Se, por um lado, podemos ver sua intensa produção uma vez que resultado desse entendimento da vida uma vez que luta sem termo, por outro vemos que sua obra amplia os sentidos da teoria de luta, para além das contendas e dos conflitos.
Não que eles inexistam. Ao contrário, foram inspirações de muitas histórias. Mas Borges parece nunca ter desviado dos problemas, fazendo deles fomento para o encontro de soluções. Sua primeira xilogravura, por exemplo, nasce da dificuldade em obter matrizes para as capas de suas histórias.
Seu mergulho nesse universo criativo nos faz refletir sobre uma vez que a inspiração pode estar relacionada, visceralmente, também à questão de sobrevivência: sempre foi um grande instituidor, referto de imaginação e talento.
Mas a falta de verba, a urgência de nutrir os numerosos filhos —18 próprios e seis adotados—, os pedidos e desafios propostos pelos “clientes”, o levaram a explorar qualquer tipo de tema sem perder suas características próprias. A tudo encarou com robustez inusitada.
Suas gravuras impressionaram Ariano Suassuna, que se tornou um grande divulgador de sua produção e o chamou de melhor gravador popular do Nordeste. Esse encontro foi fundamental na vida do artista, pois despertou o interesse pátrio e internacional por sua obra.
Viajou para mais de 15 países, fez exposições e deu aulas. Em 2000, expôs no Louvre, em Paris, e em 2002, foi destaque no New York Times. Com Eduardo Galeano trabalhou por quase dois anos, quando ilustrou um livro, a partir das narrativas do plumitivo uruguaio.

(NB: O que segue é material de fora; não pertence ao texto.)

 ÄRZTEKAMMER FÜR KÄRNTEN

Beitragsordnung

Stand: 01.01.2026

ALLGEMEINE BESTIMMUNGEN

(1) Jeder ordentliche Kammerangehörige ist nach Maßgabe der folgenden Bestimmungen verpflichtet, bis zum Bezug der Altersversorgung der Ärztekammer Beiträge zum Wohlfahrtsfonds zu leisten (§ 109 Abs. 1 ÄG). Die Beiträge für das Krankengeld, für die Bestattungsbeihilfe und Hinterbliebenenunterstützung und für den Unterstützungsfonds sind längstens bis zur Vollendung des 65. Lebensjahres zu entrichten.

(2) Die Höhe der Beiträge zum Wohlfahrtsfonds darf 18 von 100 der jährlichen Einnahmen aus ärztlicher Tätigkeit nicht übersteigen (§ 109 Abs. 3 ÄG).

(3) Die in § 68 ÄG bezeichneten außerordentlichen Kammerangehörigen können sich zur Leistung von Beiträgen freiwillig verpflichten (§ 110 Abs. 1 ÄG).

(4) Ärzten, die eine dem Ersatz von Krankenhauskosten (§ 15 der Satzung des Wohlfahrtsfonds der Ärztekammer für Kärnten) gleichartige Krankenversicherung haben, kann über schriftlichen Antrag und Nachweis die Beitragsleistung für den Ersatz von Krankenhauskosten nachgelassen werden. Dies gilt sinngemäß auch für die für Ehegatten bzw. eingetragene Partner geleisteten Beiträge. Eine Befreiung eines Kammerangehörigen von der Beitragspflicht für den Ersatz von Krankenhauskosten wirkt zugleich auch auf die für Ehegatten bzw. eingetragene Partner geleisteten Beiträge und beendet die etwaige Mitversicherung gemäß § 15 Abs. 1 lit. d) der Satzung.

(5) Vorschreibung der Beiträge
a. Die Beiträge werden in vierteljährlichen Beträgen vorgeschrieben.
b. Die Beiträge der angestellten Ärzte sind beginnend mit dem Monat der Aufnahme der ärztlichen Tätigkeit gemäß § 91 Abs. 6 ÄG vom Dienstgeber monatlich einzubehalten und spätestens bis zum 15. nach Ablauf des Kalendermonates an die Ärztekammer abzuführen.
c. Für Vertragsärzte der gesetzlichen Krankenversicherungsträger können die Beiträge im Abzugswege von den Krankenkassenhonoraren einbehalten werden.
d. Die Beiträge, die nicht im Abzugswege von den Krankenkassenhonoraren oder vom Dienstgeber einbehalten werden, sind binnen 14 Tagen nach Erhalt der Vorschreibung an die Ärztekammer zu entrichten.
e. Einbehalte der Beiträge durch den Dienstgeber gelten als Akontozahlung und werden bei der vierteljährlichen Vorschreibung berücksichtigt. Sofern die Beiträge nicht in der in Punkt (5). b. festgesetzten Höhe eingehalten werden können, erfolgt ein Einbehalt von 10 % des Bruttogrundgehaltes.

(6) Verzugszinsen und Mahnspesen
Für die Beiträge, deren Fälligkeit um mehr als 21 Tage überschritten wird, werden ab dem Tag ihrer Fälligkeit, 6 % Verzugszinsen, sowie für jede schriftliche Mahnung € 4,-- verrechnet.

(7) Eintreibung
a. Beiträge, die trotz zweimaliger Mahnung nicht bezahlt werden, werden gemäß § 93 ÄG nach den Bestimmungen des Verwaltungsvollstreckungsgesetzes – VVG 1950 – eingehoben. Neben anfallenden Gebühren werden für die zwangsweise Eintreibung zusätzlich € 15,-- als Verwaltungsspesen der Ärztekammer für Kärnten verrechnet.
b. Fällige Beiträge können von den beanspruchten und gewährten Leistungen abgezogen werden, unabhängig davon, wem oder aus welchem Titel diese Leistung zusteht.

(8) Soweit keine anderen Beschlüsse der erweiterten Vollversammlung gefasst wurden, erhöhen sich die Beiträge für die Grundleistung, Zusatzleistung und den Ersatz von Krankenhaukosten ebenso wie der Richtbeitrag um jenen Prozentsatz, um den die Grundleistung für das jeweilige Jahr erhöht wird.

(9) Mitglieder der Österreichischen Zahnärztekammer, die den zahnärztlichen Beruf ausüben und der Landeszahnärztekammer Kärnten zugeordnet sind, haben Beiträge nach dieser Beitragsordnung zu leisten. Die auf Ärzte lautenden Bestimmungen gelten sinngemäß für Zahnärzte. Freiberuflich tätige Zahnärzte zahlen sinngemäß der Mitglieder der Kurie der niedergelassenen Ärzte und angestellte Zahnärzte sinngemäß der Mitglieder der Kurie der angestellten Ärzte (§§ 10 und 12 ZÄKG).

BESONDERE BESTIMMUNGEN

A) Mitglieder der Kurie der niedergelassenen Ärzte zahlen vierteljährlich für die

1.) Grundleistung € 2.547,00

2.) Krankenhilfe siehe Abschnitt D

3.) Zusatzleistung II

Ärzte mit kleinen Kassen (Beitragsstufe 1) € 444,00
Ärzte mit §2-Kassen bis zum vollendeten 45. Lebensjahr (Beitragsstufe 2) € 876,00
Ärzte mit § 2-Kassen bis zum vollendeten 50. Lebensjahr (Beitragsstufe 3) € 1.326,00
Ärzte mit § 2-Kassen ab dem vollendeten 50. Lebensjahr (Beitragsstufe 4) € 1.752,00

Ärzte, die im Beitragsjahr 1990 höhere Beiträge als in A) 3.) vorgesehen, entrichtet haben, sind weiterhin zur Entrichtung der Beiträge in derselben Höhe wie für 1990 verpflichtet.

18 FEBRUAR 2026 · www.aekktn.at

Ilustrou um raconto de José Saramago. Sua gravura da Sagrada Família foi presenteada pelo presidente Luiz Inácio Lula da Silva ao papa Francisco, em 2023. E, em 29 de junho, inaugurou no Museu do Pontal sua mais extensa retrospectiva, com 200 obras, contando um pouco da sua trajetória de 60 anos de produção artística.
Recebia os estudantes e os turistas em seu ateliê, falando sobre a relevância de buscar a felicidade, e, com isso, não era piegas. Exclusivamente queria transmitir sua experiência de varão pleno, dos quais trabalho deu sentido à própria vida. Refletiu lindamente sobre a arte: “O sentido do artista é a geração. Paladar muito da liberdade de trabalhar criando o que me satisfaz. A arte dá liberdade ao pensamento humano, alimenta o espírito.”
Tomar contato com a produção de J. Borges é entrar na dimensão fantástica da imaginação, com toda sua dificuldade e singeleza. Borges apresenta o seu mundo vivido, ladino, observado. Sua obra pautou o imaginário brasiliano sobre xilogravura.
Quando pensamos sobre essa arte milenar, nos vêm à mente as criações de J. Borges. Esse Sol do sertão, que nunca se apagará.